(Source data)
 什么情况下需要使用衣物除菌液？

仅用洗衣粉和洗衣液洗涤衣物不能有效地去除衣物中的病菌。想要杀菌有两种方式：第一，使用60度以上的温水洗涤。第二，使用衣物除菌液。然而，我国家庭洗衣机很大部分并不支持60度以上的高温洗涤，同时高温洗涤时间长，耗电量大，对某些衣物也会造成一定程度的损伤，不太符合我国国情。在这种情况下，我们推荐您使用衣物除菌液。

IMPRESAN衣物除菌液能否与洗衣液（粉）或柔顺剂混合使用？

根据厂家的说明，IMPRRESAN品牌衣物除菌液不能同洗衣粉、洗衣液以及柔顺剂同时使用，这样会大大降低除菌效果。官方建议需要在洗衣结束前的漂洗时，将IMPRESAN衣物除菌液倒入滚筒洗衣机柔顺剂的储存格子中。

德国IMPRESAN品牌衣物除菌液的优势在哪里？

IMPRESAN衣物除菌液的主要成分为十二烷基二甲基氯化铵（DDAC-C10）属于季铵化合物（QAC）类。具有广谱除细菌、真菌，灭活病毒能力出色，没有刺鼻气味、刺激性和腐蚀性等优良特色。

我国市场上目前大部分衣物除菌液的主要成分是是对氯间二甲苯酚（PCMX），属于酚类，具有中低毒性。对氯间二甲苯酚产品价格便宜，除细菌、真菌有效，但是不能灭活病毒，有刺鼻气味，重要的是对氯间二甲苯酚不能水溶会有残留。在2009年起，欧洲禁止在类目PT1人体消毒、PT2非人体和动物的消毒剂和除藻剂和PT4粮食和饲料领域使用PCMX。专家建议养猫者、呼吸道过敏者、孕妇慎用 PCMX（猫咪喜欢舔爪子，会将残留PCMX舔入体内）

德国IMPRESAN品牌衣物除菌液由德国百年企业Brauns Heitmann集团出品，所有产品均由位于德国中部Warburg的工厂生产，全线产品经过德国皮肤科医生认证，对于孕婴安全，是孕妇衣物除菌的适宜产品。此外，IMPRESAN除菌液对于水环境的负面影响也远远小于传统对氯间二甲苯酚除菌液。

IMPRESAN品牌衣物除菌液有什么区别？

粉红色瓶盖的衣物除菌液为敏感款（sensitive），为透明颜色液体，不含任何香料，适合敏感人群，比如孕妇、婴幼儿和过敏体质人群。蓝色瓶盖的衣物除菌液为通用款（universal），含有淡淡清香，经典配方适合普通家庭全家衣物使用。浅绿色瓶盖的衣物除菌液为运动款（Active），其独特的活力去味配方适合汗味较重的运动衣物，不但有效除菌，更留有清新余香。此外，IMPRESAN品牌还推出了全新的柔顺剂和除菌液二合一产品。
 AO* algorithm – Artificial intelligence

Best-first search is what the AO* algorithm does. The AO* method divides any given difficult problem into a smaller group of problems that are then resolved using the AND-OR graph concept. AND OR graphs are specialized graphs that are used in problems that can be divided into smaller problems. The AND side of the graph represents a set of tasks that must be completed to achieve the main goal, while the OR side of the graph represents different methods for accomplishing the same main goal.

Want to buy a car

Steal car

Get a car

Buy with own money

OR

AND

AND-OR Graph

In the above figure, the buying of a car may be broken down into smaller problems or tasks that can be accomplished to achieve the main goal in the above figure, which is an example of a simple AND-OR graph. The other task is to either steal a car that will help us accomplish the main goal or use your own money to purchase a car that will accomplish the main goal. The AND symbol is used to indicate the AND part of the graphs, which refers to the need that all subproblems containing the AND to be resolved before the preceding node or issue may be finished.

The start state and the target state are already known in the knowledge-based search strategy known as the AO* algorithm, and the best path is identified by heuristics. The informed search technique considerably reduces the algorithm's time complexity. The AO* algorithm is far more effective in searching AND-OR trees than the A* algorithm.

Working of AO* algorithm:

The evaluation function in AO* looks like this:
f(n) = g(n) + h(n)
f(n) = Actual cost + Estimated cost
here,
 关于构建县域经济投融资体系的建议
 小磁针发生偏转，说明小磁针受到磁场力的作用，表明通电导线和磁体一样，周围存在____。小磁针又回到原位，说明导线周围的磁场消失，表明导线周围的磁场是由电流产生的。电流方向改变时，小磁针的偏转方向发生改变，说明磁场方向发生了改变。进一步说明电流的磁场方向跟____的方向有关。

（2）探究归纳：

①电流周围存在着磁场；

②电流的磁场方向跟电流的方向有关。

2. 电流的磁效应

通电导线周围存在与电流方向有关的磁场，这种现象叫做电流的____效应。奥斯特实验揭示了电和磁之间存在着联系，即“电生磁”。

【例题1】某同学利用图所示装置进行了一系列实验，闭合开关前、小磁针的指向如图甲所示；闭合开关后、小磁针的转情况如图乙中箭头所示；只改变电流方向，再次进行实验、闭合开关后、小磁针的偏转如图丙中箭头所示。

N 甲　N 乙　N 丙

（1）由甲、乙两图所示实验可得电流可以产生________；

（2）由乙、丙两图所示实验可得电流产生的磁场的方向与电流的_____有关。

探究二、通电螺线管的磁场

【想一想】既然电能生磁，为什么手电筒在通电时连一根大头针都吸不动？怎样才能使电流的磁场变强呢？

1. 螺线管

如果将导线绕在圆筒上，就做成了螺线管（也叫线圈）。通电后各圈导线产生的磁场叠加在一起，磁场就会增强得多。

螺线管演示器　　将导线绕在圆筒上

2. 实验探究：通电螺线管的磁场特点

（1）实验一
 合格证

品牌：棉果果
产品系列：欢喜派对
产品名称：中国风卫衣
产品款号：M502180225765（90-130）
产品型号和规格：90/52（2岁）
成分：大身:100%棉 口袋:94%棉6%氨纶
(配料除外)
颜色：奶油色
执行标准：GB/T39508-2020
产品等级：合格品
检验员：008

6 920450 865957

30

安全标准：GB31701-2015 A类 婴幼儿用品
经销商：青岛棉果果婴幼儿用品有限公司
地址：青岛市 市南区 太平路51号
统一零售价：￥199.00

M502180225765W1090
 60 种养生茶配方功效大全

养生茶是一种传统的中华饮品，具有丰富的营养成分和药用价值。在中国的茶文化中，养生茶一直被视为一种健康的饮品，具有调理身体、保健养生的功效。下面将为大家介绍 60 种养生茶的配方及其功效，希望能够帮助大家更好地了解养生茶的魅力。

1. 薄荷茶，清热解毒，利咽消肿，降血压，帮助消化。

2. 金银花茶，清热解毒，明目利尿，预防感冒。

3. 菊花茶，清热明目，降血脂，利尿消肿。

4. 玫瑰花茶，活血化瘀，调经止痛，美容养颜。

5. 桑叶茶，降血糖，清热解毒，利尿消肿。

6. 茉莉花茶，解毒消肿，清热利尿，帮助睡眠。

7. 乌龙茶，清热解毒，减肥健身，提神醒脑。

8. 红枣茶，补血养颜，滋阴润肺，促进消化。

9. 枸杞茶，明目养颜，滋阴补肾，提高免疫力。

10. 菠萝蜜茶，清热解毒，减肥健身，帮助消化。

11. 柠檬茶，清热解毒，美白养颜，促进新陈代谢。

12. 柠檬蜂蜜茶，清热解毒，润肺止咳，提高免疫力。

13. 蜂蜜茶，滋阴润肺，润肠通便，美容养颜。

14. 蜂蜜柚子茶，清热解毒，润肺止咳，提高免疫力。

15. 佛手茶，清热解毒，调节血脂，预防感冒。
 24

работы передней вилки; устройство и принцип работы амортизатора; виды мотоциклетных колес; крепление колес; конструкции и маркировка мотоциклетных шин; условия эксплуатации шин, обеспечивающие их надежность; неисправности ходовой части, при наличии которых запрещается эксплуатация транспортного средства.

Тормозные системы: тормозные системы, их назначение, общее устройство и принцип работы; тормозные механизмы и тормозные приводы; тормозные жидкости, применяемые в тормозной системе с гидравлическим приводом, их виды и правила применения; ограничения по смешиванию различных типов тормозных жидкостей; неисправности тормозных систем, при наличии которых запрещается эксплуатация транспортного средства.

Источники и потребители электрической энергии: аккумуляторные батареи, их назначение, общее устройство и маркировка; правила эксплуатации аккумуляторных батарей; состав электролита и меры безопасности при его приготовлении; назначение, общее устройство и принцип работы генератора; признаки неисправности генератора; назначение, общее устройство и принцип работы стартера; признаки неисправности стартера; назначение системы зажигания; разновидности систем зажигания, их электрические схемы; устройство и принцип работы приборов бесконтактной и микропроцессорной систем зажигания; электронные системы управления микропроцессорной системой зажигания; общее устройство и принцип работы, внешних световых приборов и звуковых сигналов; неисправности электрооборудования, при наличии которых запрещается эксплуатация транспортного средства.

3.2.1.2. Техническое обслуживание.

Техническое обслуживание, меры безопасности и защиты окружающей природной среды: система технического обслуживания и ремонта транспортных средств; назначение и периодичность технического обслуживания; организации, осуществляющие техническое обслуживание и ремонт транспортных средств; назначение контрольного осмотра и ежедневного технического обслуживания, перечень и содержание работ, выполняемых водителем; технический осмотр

**Problem requirements:**
If a line comes after the one containing "IMPRESAN品牌衣物除菌液有什么区别？", leave it out; set down every line of the data before it, and that line itself, exactly.

**Output for this task:**
 什么情况下需要使用衣物除菌液？

仅用洗衣粉和洗衣液洗涤衣物不能有效地去除衣物中的病菌。想要杀菌有两种方式：第一，使用60度以上的温水洗涤。第二，使用衣物除菌液。然而，我国家庭洗衣机很大部分并不支持60度以上的高温洗涤，同时高温洗涤时间长，耗电量大，对某些衣物也会造成一定程度的损伤，不太符合我国国情。在这种情况下，我们推荐您使用衣物除菌液。

IMPRESAN衣物除菌液能否与洗衣液（粉）或柔顺剂混合使用？

根据厂家的说明，IMPRRESAN品牌衣物除菌液不能同洗衣粉、洗衣液以及柔顺剂同时使用，这样会大大降低除菌效果。官方建议需要在洗衣结束前的漂洗时，将IMPRESAN衣物除菌液倒入滚筒洗衣机柔顺剂的储存格子中。

德国IMPRESAN品牌衣物除菌液的优势在哪里？

IMPRESAN衣物除菌液的主要成分为十二烷基二甲基氯化铵（DDAC-C10）属于季铵化合物（QAC）类。具有广谱除细菌、真菌，灭活病毒能力出色，没有刺鼻气味、刺激性和腐蚀性等优良特色。

我国市场上目前大部分衣物除菌液的主要成分是是对氯间二甲苯酚（PCMX），属于酚类，具有中低毒性。对氯间二甲苯酚产品价格便宜，除细菌、真菌有效，但是不能灭活病毒，有刺鼻气味，重要的是对氯间二甲苯酚不能水溶会有残留。在2009年起，欧洲禁止在类目PT1人体消毒、PT2非人体和动物的消毒剂和除藻剂和PT4粮食和饲料领域使用PCMX。专家建议养猫者、呼吸道过敏者、孕妇慎用 PCMX（猫咪喜欢舔爪子，会将残留PCMX舔入体内）

德国IMPRESAN品牌衣物除菌液由德国百年企业Brauns Heitmann集团出品，所有产品均由位于德国中部Warburg的工厂生产，全线产品经过德国皮肤科医生认证，对于孕婴安全，是孕妇衣物除菌的适宜产品。此外，IMPRESAN除菌液对于水环境的负面影响也远远小于传统对氯间二甲苯酚除菌液。

IMPRESAN品牌衣物除菌液有什么区别？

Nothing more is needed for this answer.